Growing in volume by the hour, big data is everywhere. Just reflect for a moment on the many forms of data we use regularly as a modern society:
- Satellite aerial imagery
- Global positioning
- Atmospheric weather data
- Surveillance security video
- Silly cat videos on YouTube
as well as content from social media and websites, to name a few. The possibilities and formats are many. Some predict that the quantity of data in the world will increase by 40% every year. Consider the reference from IDC Research that the information published within the last 10 years is equal to all of the information published since the dawn of the printing press and you start to understand the enormous growth in data.
It will come as no surprise that a primary characteristic of big data is the enormous volume of information involved.
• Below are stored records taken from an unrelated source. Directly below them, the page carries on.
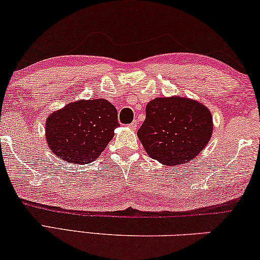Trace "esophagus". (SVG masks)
Returning a JSON list of instances; mask_svg holds the SVG:
<instances>
[{"label":"esophagus","mask_w":260,"mask_h":260,"mask_svg":"<svg viewBox=\"0 0 260 260\" xmlns=\"http://www.w3.org/2000/svg\"><path fill=\"white\" fill-rule=\"evenodd\" d=\"M129 127H131V128L132 129H137L138 128V126H139V121H138V120L137 119H135L134 120V121L133 122H132V123H129V125H128Z\"/></svg>","instance_id":"34e87169"}]
</instances>
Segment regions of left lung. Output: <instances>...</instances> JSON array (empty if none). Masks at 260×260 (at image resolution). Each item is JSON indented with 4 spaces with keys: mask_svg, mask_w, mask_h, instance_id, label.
Returning a JSON list of instances; mask_svg holds the SVG:
<instances>
[{
    "mask_svg": "<svg viewBox=\"0 0 260 260\" xmlns=\"http://www.w3.org/2000/svg\"><path fill=\"white\" fill-rule=\"evenodd\" d=\"M211 133L212 118L207 107L190 99L172 96L148 103L138 137L150 157L175 166L202 152Z\"/></svg>",
    "mask_w": 260,
    "mask_h": 260,
    "instance_id": "obj_1",
    "label": "left lung"
}]
</instances>
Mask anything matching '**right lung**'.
<instances>
[{"instance_id":"1","label":"right lung","mask_w":260,"mask_h":260,"mask_svg":"<svg viewBox=\"0 0 260 260\" xmlns=\"http://www.w3.org/2000/svg\"><path fill=\"white\" fill-rule=\"evenodd\" d=\"M118 112L105 99L71 103L46 119L50 149L70 164H90L112 140Z\"/></svg>"}]
</instances>
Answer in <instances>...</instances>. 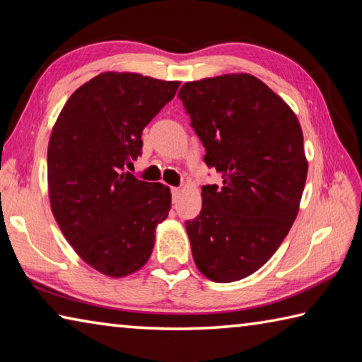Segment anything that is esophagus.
I'll return each instance as SVG.
<instances>
[{"label": "esophagus", "mask_w": 362, "mask_h": 362, "mask_svg": "<svg viewBox=\"0 0 362 362\" xmlns=\"http://www.w3.org/2000/svg\"><path fill=\"white\" fill-rule=\"evenodd\" d=\"M180 192H182V189L177 188V187L170 188V193H173V201H177V198H179V196H180Z\"/></svg>", "instance_id": "obj_1"}]
</instances>
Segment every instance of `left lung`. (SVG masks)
<instances>
[{
  "label": "left lung",
  "instance_id": "obj_1",
  "mask_svg": "<svg viewBox=\"0 0 362 362\" xmlns=\"http://www.w3.org/2000/svg\"><path fill=\"white\" fill-rule=\"evenodd\" d=\"M179 97L223 179L203 187V209L187 222L193 260L211 281H240L272 259L297 217L308 173L302 127L249 73L188 81Z\"/></svg>",
  "mask_w": 362,
  "mask_h": 362
}]
</instances>
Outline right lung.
Here are the masks:
<instances>
[{"instance_id": "right-lung-1", "label": "right lung", "mask_w": 362, "mask_h": 362, "mask_svg": "<svg viewBox=\"0 0 362 362\" xmlns=\"http://www.w3.org/2000/svg\"><path fill=\"white\" fill-rule=\"evenodd\" d=\"M179 86L139 73H100L71 94L52 127V214L75 252L105 276L139 272L169 214V187L139 180L126 168L142 155L144 127Z\"/></svg>"}]
</instances>
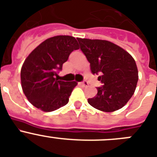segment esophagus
Wrapping results in <instances>:
<instances>
[{
    "mask_svg": "<svg viewBox=\"0 0 157 157\" xmlns=\"http://www.w3.org/2000/svg\"><path fill=\"white\" fill-rule=\"evenodd\" d=\"M80 84L81 86H83V87H86V86L88 85V83H87V81H86V80H84V81L80 82Z\"/></svg>",
    "mask_w": 157,
    "mask_h": 157,
    "instance_id": "esophagus-1",
    "label": "esophagus"
}]
</instances>
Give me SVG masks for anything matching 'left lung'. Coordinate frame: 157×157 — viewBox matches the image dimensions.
<instances>
[{
    "label": "left lung",
    "mask_w": 157,
    "mask_h": 157,
    "mask_svg": "<svg viewBox=\"0 0 157 157\" xmlns=\"http://www.w3.org/2000/svg\"><path fill=\"white\" fill-rule=\"evenodd\" d=\"M80 50L90 63L93 74L103 84L98 93L87 101L103 112H113L122 108L132 97L138 80V72L133 57L118 45L104 40L77 38Z\"/></svg>",
    "instance_id": "left-lung-1"
}]
</instances>
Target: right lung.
<instances>
[{
  "label": "right lung",
  "instance_id": "right-lung-1",
  "mask_svg": "<svg viewBox=\"0 0 157 157\" xmlns=\"http://www.w3.org/2000/svg\"><path fill=\"white\" fill-rule=\"evenodd\" d=\"M79 49L73 36L50 37L28 56L21 70L22 91L29 102L44 112L66 105L76 81L65 82L55 78L68 60L70 53Z\"/></svg>",
  "mask_w": 157,
  "mask_h": 157
}]
</instances>
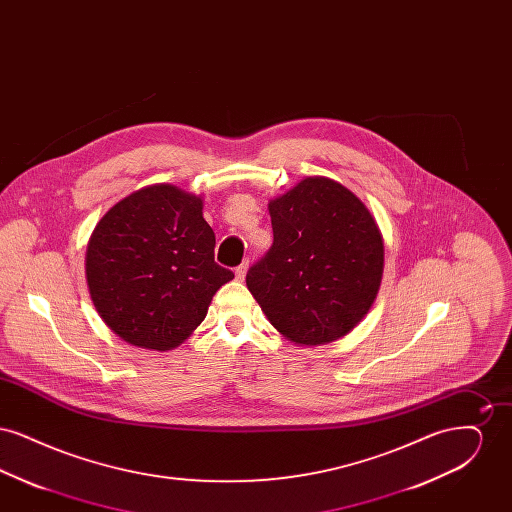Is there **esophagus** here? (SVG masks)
Instances as JSON below:
<instances>
[{
  "label": "esophagus",
  "instance_id": "1",
  "mask_svg": "<svg viewBox=\"0 0 512 512\" xmlns=\"http://www.w3.org/2000/svg\"><path fill=\"white\" fill-rule=\"evenodd\" d=\"M247 267H249V263L245 261L242 263L240 267L236 268V280H240V282H244L245 272H247Z\"/></svg>",
  "mask_w": 512,
  "mask_h": 512
}]
</instances>
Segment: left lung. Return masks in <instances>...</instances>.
<instances>
[{
	"instance_id": "1",
	"label": "left lung",
	"mask_w": 512,
	"mask_h": 512,
	"mask_svg": "<svg viewBox=\"0 0 512 512\" xmlns=\"http://www.w3.org/2000/svg\"><path fill=\"white\" fill-rule=\"evenodd\" d=\"M274 242L249 268L247 290L297 345L349 334L370 311L384 274V238L365 203L326 176H307L268 201Z\"/></svg>"
}]
</instances>
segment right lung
Wrapping results in <instances>:
<instances>
[{"mask_svg": "<svg viewBox=\"0 0 512 512\" xmlns=\"http://www.w3.org/2000/svg\"><path fill=\"white\" fill-rule=\"evenodd\" d=\"M234 278L215 263L201 195L153 184L115 203L86 249V282L101 320L121 340L169 351L203 322Z\"/></svg>", "mask_w": 512, "mask_h": 512, "instance_id": "1", "label": "right lung"}]
</instances>
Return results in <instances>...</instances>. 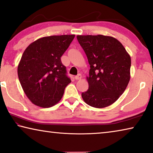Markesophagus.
Returning <instances> with one entry per match:
<instances>
[{
  "label": "esophagus",
  "instance_id": "34e87169",
  "mask_svg": "<svg viewBox=\"0 0 153 153\" xmlns=\"http://www.w3.org/2000/svg\"><path fill=\"white\" fill-rule=\"evenodd\" d=\"M74 79L76 80H80L81 79V74H79L78 75H76V76H74Z\"/></svg>",
  "mask_w": 153,
  "mask_h": 153
}]
</instances>
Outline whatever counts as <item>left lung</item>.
<instances>
[{"mask_svg":"<svg viewBox=\"0 0 153 153\" xmlns=\"http://www.w3.org/2000/svg\"><path fill=\"white\" fill-rule=\"evenodd\" d=\"M90 65L89 89L82 99L97 108L108 106L121 96L130 79L131 57L118 40L104 35H79Z\"/></svg>","mask_w":153,"mask_h":153,"instance_id":"left-lung-1","label":"left lung"}]
</instances>
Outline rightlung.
I'll use <instances>...</instances> for the list:
<instances>
[{
  "label": "right lung",
  "instance_id": "1",
  "mask_svg": "<svg viewBox=\"0 0 153 153\" xmlns=\"http://www.w3.org/2000/svg\"><path fill=\"white\" fill-rule=\"evenodd\" d=\"M74 38L73 34L43 37L24 51L17 74L24 93L34 104L49 108L63 96L71 81L61 57Z\"/></svg>",
  "mask_w": 153,
  "mask_h": 153
}]
</instances>
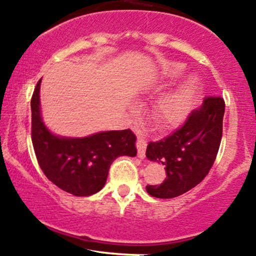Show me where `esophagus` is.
<instances>
[{"instance_id": "1", "label": "esophagus", "mask_w": 256, "mask_h": 256, "mask_svg": "<svg viewBox=\"0 0 256 256\" xmlns=\"http://www.w3.org/2000/svg\"><path fill=\"white\" fill-rule=\"evenodd\" d=\"M136 148H138V156H139V158H142V160L145 158L146 142H145V139H144L142 136H138Z\"/></svg>"}]
</instances>
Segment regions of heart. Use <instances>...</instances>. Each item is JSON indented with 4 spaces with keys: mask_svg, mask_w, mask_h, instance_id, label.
<instances>
[{
    "mask_svg": "<svg viewBox=\"0 0 256 256\" xmlns=\"http://www.w3.org/2000/svg\"><path fill=\"white\" fill-rule=\"evenodd\" d=\"M185 72V65L179 62H166L160 66V71L154 84L166 86L169 81L179 78ZM200 78L196 74H188L174 90L162 94L148 114V120L156 128L164 129L180 124L190 114L198 90Z\"/></svg>",
    "mask_w": 256,
    "mask_h": 256,
    "instance_id": "heart-1",
    "label": "heart"
}]
</instances>
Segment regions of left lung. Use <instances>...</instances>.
Instances as JSON below:
<instances>
[{"mask_svg": "<svg viewBox=\"0 0 256 256\" xmlns=\"http://www.w3.org/2000/svg\"><path fill=\"white\" fill-rule=\"evenodd\" d=\"M224 99L204 98L179 129L160 142H148L146 157L166 166V179L160 185H148L157 198H174L190 191L210 170L222 136Z\"/></svg>", "mask_w": 256, "mask_h": 256, "instance_id": "left-lung-1", "label": "left lung"}]
</instances>
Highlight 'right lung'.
I'll use <instances>...</instances> for the list:
<instances>
[{
  "label": "right lung",
  "instance_id": "obj_1",
  "mask_svg": "<svg viewBox=\"0 0 256 256\" xmlns=\"http://www.w3.org/2000/svg\"><path fill=\"white\" fill-rule=\"evenodd\" d=\"M40 90L41 81L31 99V136L43 173L54 185L74 196L96 194L104 188L117 157L136 156V136L129 129L82 138L53 134L43 122Z\"/></svg>",
  "mask_w": 256,
  "mask_h": 256
}]
</instances>
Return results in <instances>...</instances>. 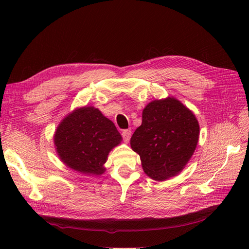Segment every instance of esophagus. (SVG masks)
Returning <instances> with one entry per match:
<instances>
[{
	"label": "esophagus",
	"instance_id": "1",
	"mask_svg": "<svg viewBox=\"0 0 249 249\" xmlns=\"http://www.w3.org/2000/svg\"><path fill=\"white\" fill-rule=\"evenodd\" d=\"M131 129H125L122 131V137H123V140L125 142H128L130 140V137H131Z\"/></svg>",
	"mask_w": 249,
	"mask_h": 249
}]
</instances>
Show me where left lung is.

An ever-changing value, what is considered “big” today at 1000 Exabytes of data may be considered an ordinary volume come tomorrow. Indiscriminately tracking and recording, the data generated is of a scale and scope beyond the ability of today’s software tools to manage, process or interpret.
The Unique Challenges of Unstructured Data
There are two main players in this “beast” that is big data. What is known as “structured” data has been collected by agencies and corporations for years and is typically stored in databases on site as part of a tightly managed and centralized system. Think of the large mass of information routinely gathered by corporations in the form of client profiles or customer purchasing patterns as a good example. In contrast, unstructured data is widely distributed (note the downloadable data on the websites of USGS, USACE, NASA and others), constantly changing in real time, and managed by a radically different (often Hadoop-based) infrastructure. The greatest challenge for the field of engineering, and any industry for that matter, is to develop the capacity to use big data, particularly unstructured data, in a way that advances the engineering process.
Big Data and New Frontiers in Engineering
In a recent article published in ASFPM’s newsletter (Oct 2015), Emeritus Director Larry Larson points out the need to collect, store and provide engineering practitioners with standardized, usable data. Because of the public safety and health considerations that are involved in floodplain planning, he argues that we have an ethical duty to incorporate, to the greatest extent possible, big data in project planning. Decision-making that draws on all possible sources of information would ultimately result in better mitigation plans, more accurate analyses of structural damage, and better cost benefit forecasts.
We couldn’t agree more with Larson’s views. A project’s utility and benefit to the community will be enhanced when additional data can be integrated into the analysis. But the truth is that while there are a few global initiatives underway to capture this data in a usable format, most practicing engineers are without a means of integrating big data into a standard engineering design process. Agencies such as USGS and NASA host web portals allowing engineers to manually download data files directly onto their desktops. This still leaves the engineer with the problem of figuring out how to incorporate those files into their engineering software and ultimately their project. This is the scenario most engineers encounter: data files that are very relevant and key to a project, but ultimately inaccessible for all practical purposes.
A Different Approach
At CivilGEO, we have worked to integrate big data into the engineering process while striving to keep our software methodology streamlined and intuitive. Our software is directly tied into the data centers of NASA, USGS, FEMA and others to draw from their vast storehouses of mapping information. This methodology also allows us to stream high-resolution digital elevation data from USGS for the entire North American continent directly into our software. EPA’s watershed delineation areas, FEMA’s flood data, and cloud-based GIS data are accessible to all users of GeoHECRAS. We are constantly tracking new streams of data. For example, as Canada continues to map floodplains and floodways for different provinces, we will add these data streams as they become available. This data is pulled into an engineer’s project in real-time, allowing the most up-to-date information to be utilized. This is truly a breakthrough technology for HEC-RAS modeling, ultimately making the engineer’s project better and more accurate.